■ Work item
Word for word, restate all the records; images are not part of the copy.

[Excerpts from a dataset]
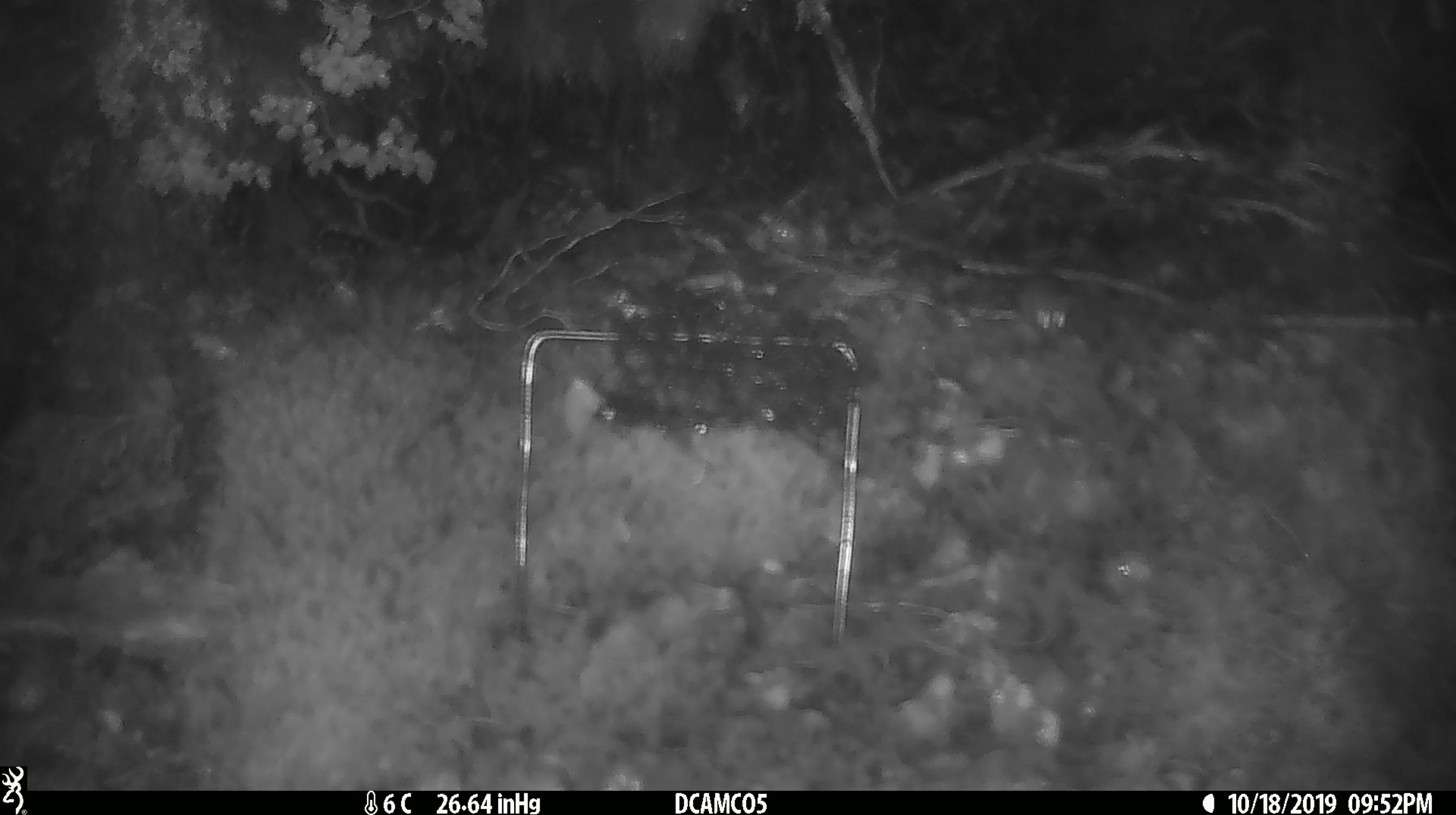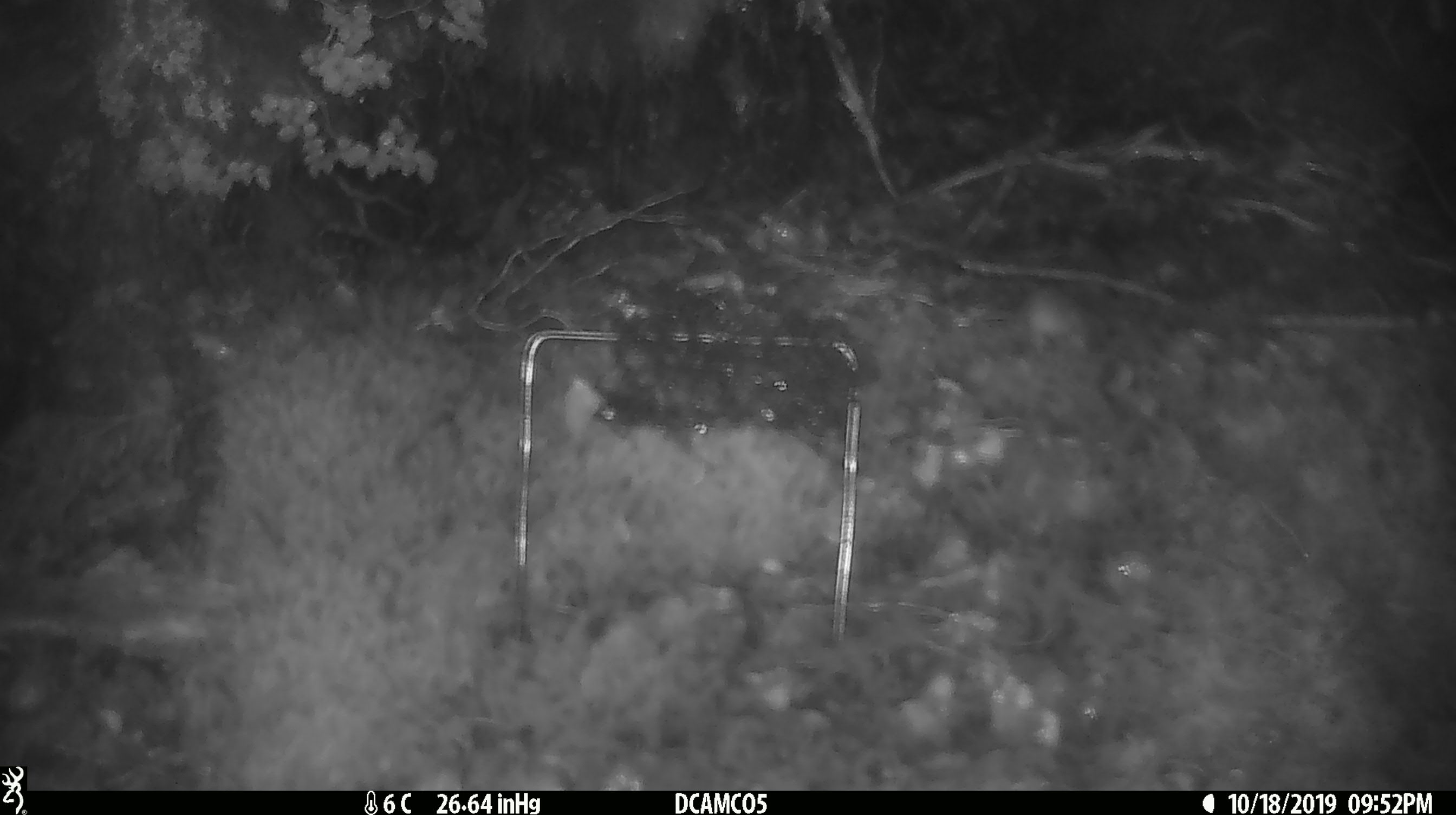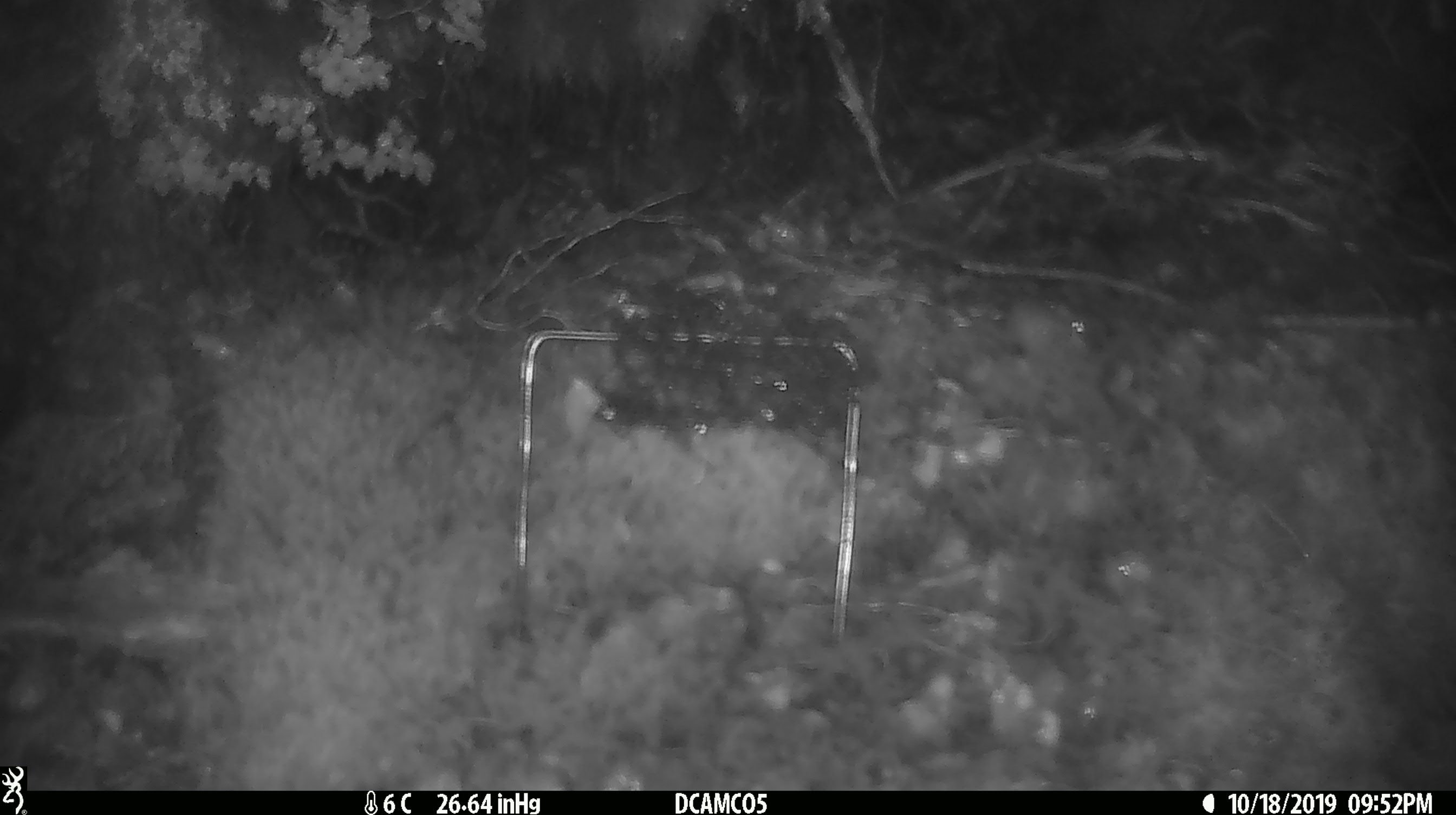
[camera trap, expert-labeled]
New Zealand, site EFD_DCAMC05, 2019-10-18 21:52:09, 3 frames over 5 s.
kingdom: Animalia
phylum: Chordata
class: Mammalia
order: Rodentia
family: Muridae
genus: Mus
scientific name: Mus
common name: mouse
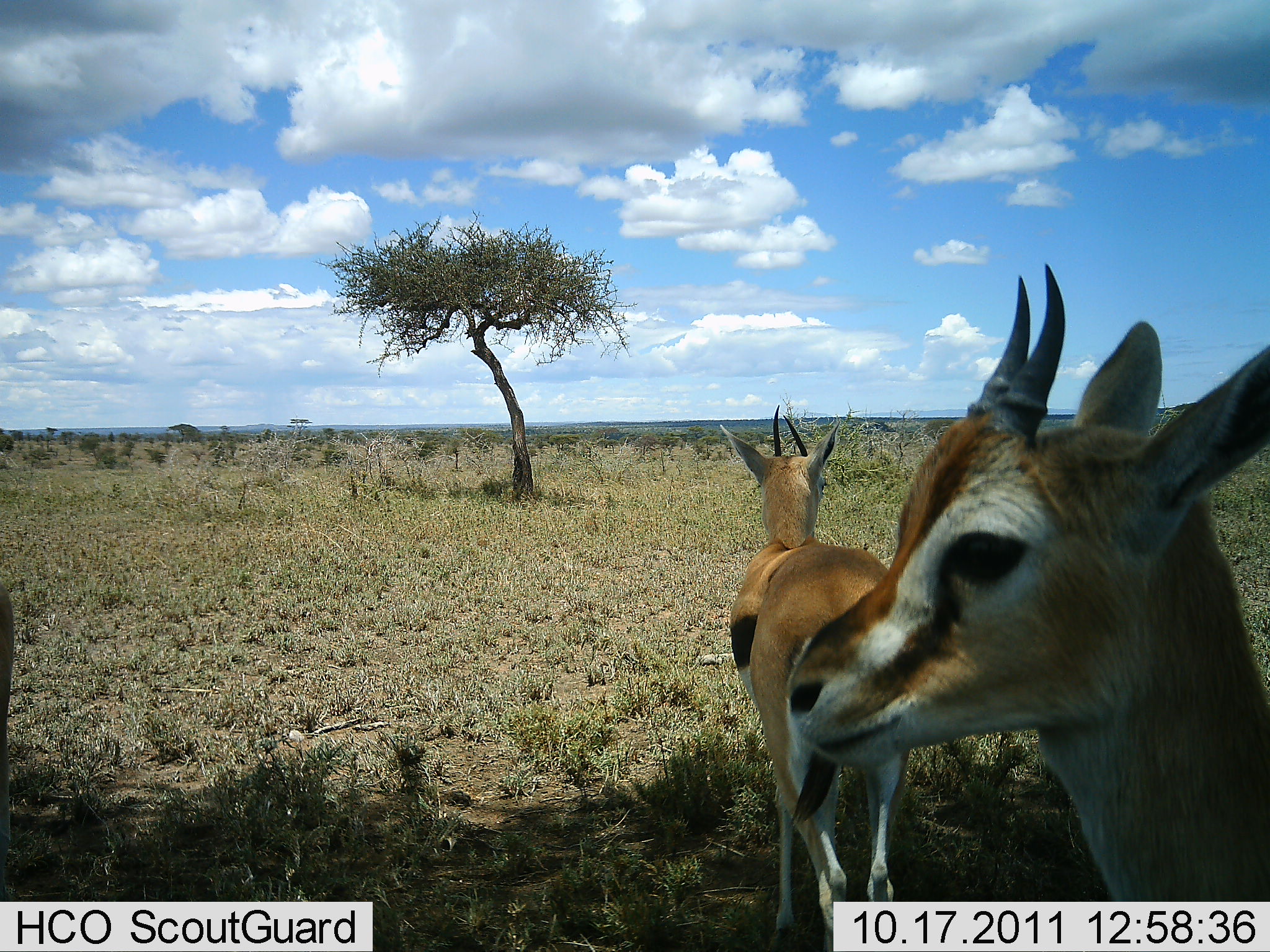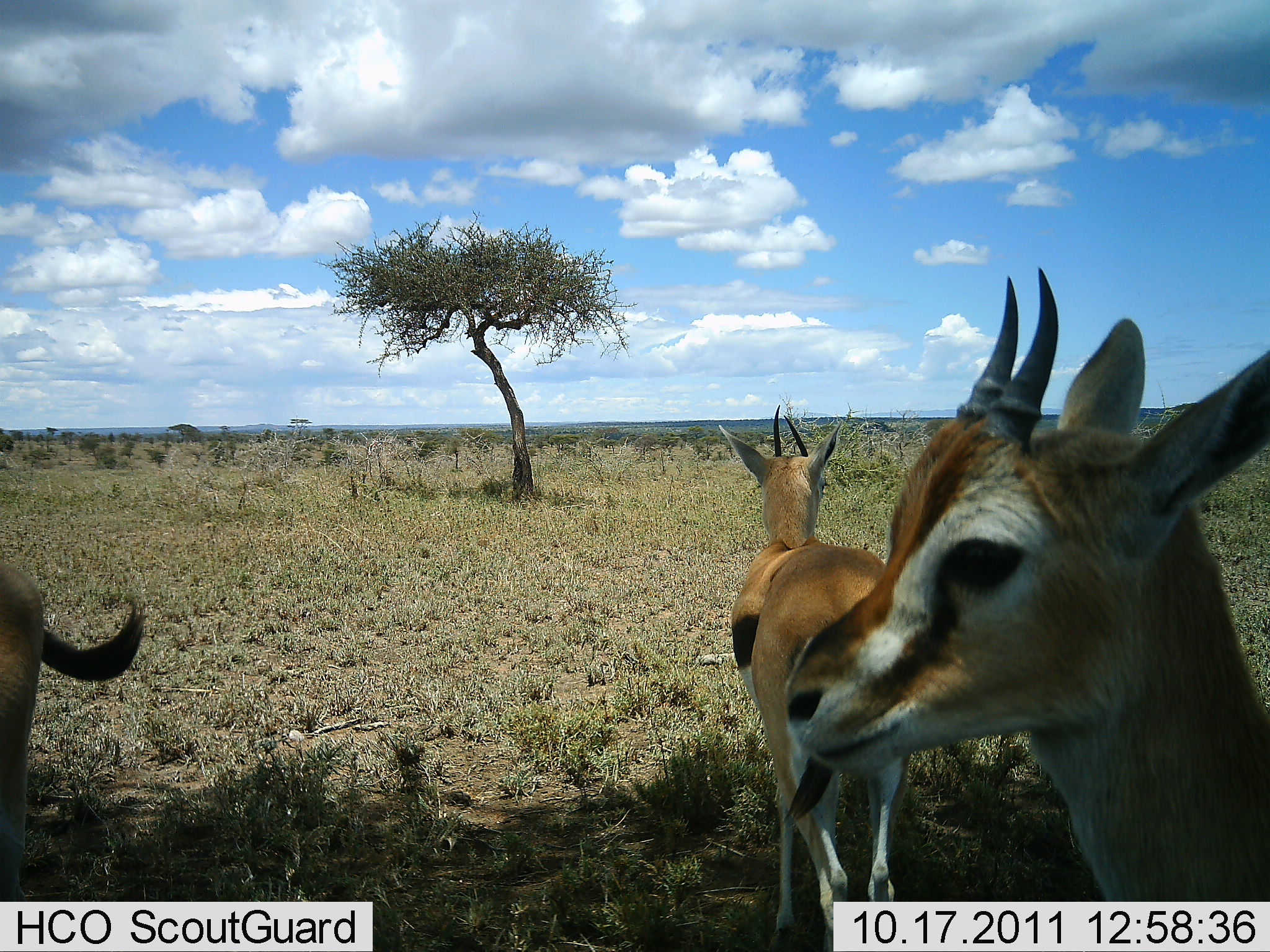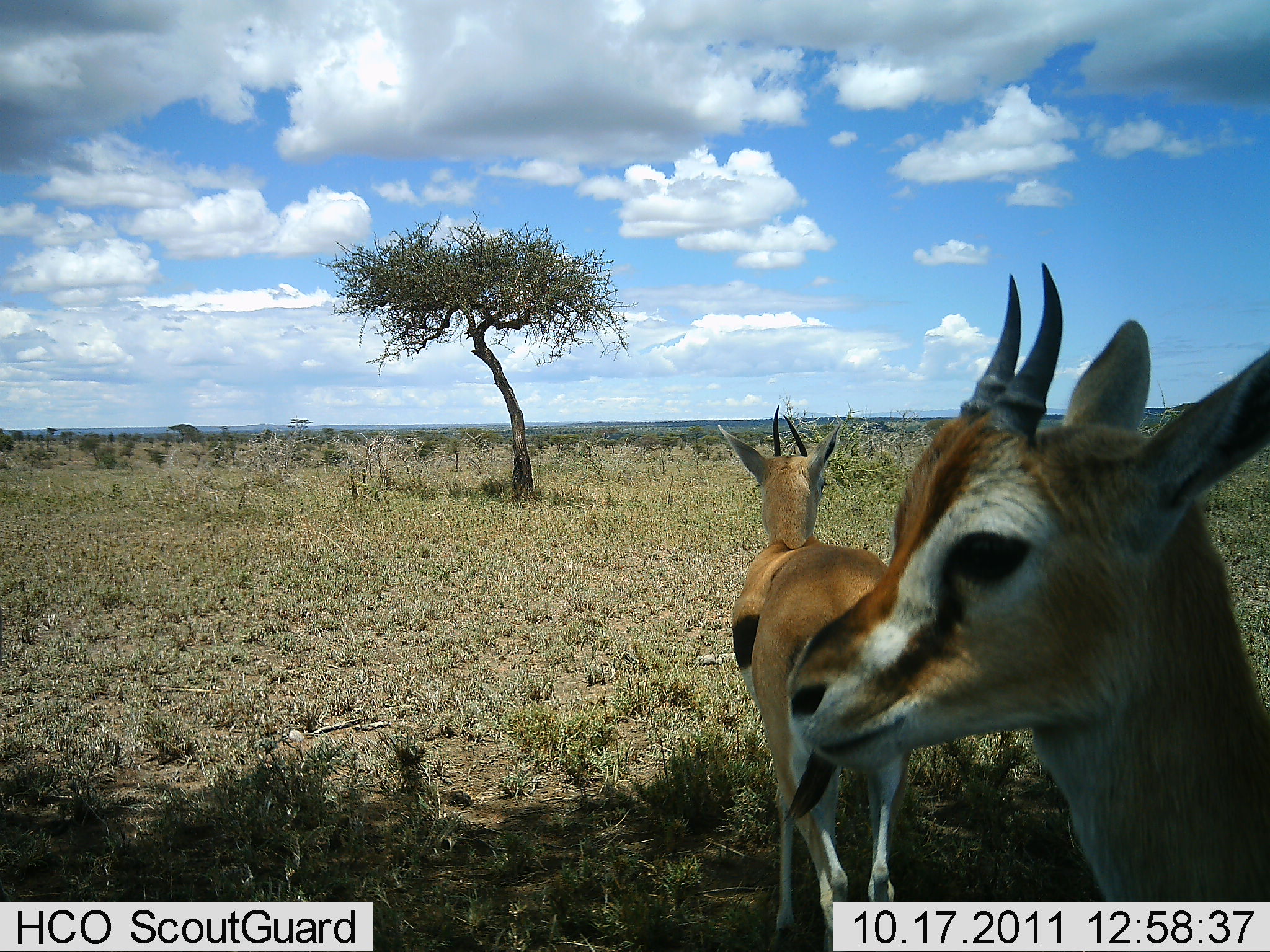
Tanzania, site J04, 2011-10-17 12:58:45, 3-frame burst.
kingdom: Animalia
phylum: Chordata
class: Mammalia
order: Artiodactyla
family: Bovidae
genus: Eudorcas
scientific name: Eudorcas thomsonii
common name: thomson's gazelle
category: gazellethomsons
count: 3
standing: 91%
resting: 9%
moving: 0%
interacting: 0%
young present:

■ Task response
[camera trap, expert-labeled]
New Zealand, site EFD_DCAMC05, 2019-10-18 21:52:09, 3 frames over 5 s.
kingdom: Animalia
phylum: Chordata
class: Mammalia
order: Rodentia
family: Muridae
genus: Mus
scientific name: Mus
common name: mouse
Tanzania, site J04, 2011-10-17 12:58:45, 3-frame burst.
kingdom: Animalia
phylum: Chordata
class: Mammalia
order: Artiodactyla
family: Bovidae
genus: Eudorcas
scientific name: Eudorcas thomsonii
common name: thomson's gazelle
category: gazellethomsons
count: 3
standing: 91%
resting: 9%
moving: 0%
interacting: 0%
young present:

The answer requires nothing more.